*Extrait du document:*

↓↓↓

L'historien et résistant Marc Bloch entrera au Panthéon, a annoncé samedi Emmanuel Macron louant son "courage" et sa "lucidité" lors d'un discours à Strasbourg à l'occasion des 80 ans de la libération de la capitale alsacienne.
"Pour son œuvre, son enseignement et son courage, nous décidons que Marc Bloch entrera au Panthéon", a déclaré le chef de l'Etat à l'université de Strasbourg où Marc Bloch a enseigné.
Le président a loué sa "lucidité cinglante qui nous frappe aujourd'hui encore", son "audace des mots et des idées qui se doubla du courage physique" et sa "volonté française jusqu'à son dernier souffle, jusqu'à l'assassinat par la Gestapo".
Emmanuel Macron a aussi remis la Légion d'honneur à son fils Daniel Bloch.

↑↑↑

*Liste des consignes:*
1. Répondez à ces questions sur l'article consacré à Marc Bloch :
(a) Dans quel établissement le chef de l'État a-t-il annoncé l'entrée de Marc Bloch au Panthéon ?
(b) Par qui Marc Bloch a-t-il été assassiné ?
(c) Quelle distinction Daniel Bloch a-t-il reçue ?
2. Poursuivez l'article sur l'entrée de Marc Bloch au Panthéon après sa dernière phrase.

*Données brutes:*
↓↓↓

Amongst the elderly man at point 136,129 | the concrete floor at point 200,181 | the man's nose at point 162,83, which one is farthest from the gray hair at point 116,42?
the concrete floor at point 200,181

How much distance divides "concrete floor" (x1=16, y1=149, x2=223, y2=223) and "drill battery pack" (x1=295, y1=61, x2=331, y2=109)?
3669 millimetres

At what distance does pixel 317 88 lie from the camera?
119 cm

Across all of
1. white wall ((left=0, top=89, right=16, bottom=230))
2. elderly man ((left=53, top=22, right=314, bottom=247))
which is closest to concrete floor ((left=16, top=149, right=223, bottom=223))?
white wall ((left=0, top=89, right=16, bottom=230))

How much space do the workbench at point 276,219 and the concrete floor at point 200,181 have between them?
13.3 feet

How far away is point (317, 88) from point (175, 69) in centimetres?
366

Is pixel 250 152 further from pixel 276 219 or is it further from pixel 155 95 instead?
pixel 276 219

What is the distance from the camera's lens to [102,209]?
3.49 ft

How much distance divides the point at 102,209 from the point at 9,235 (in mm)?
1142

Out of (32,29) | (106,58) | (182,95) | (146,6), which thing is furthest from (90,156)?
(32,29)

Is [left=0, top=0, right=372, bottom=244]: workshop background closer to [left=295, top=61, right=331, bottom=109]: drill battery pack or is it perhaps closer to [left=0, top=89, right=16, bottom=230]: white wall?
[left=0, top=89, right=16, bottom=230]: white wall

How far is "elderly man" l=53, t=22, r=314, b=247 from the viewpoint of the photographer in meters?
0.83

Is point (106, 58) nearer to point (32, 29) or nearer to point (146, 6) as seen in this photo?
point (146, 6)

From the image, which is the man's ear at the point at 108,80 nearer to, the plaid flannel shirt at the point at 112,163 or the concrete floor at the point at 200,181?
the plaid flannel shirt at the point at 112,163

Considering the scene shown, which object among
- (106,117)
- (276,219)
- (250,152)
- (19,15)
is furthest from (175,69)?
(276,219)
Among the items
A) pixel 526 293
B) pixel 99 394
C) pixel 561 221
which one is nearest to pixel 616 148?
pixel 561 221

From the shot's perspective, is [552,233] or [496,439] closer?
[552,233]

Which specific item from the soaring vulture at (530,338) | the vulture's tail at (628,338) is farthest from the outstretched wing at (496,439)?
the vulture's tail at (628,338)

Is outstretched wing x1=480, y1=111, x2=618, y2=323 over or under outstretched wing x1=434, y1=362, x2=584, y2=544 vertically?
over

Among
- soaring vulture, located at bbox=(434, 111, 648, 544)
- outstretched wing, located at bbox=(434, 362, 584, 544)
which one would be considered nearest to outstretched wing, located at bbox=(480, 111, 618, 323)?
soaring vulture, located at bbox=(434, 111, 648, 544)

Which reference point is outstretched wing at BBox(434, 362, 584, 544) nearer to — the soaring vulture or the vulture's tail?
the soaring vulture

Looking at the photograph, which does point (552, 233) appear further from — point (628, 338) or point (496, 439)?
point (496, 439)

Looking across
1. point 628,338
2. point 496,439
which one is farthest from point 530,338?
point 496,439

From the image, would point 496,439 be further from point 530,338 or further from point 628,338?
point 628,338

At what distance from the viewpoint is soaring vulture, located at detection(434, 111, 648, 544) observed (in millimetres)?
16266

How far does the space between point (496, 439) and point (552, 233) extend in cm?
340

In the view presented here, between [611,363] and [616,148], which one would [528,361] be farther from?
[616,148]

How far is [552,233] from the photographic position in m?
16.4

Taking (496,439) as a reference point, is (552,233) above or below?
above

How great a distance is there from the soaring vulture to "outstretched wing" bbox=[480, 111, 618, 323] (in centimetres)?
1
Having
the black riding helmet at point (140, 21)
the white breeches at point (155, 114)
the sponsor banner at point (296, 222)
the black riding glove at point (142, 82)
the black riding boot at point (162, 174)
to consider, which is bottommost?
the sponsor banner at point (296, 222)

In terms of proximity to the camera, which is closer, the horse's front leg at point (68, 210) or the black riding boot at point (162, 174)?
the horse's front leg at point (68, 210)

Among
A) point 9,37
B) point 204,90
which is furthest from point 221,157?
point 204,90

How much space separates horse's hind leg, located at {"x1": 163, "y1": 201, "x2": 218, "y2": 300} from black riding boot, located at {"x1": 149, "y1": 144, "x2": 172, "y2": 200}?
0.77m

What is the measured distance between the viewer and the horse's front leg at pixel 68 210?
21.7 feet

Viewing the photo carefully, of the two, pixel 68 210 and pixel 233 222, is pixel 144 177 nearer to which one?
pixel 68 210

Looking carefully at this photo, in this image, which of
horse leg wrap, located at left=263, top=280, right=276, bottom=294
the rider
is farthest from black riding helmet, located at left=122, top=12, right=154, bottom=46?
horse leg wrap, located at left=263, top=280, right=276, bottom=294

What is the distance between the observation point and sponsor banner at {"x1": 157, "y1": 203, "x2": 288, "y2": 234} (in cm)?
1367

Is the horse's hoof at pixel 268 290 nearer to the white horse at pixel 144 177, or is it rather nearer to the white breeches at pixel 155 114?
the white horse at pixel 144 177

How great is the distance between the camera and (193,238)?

↑↑↑

*Résultats attendus:*
1.
(a) À l'université de Strasbourg, où Marc Bloch a enseigné.
(b) Par la Gestapo.
(c) La Légion d'honneur.

2.
"La famille est très émue. Nous espérons que cet hommage qui va lui être rendu permettra de faire connaître mieux, davantage, de faire rayonner son œuvre", a réagi auprès de l'AFP Hélène Seguret, 50 ans, arrière-petite-fille de Marc Bloch, après avoir assisté au discours du président.
Rappelant que Marc Bloch était professeur, père de six enfants et "très attaché à la jeunesse", elle a souhaité que cette dernière soit "très impliquée" dans cet hommage.
Dans une lettre au président de la République, dont l'AFP a obtenu copie, la famille demande aussi que "l'extrême droite, dans toutes ses formes, soit exclue de toute participation à la cérémonie" d'entrée au Panthéon.
Issu d'une famille juive alsacienne, professeur d'histoire du Moyen-Age à l'université de Strasbourg de 1919 à 1936, Marc Bloch a renouvelé en profondeur le champ de la recherche historique en l'étendant à la sociologie, la géographie, la psychologie et l'économie.
Capitaine et Croix de guerre en 1914-1918, de nouveau mobilisé en 1939, Marc Bloch s'engage dans la résistance au tournant des années 1942/43.
L'auteur de "L'étrange défaite", écrit en 1940 et publié après la guerre, est arrêté à Lyon le 8 mars 1944, emprisonné et torturé à la prison de Montluc, puis fusillé le 16 juin avec 29 de ses camarades.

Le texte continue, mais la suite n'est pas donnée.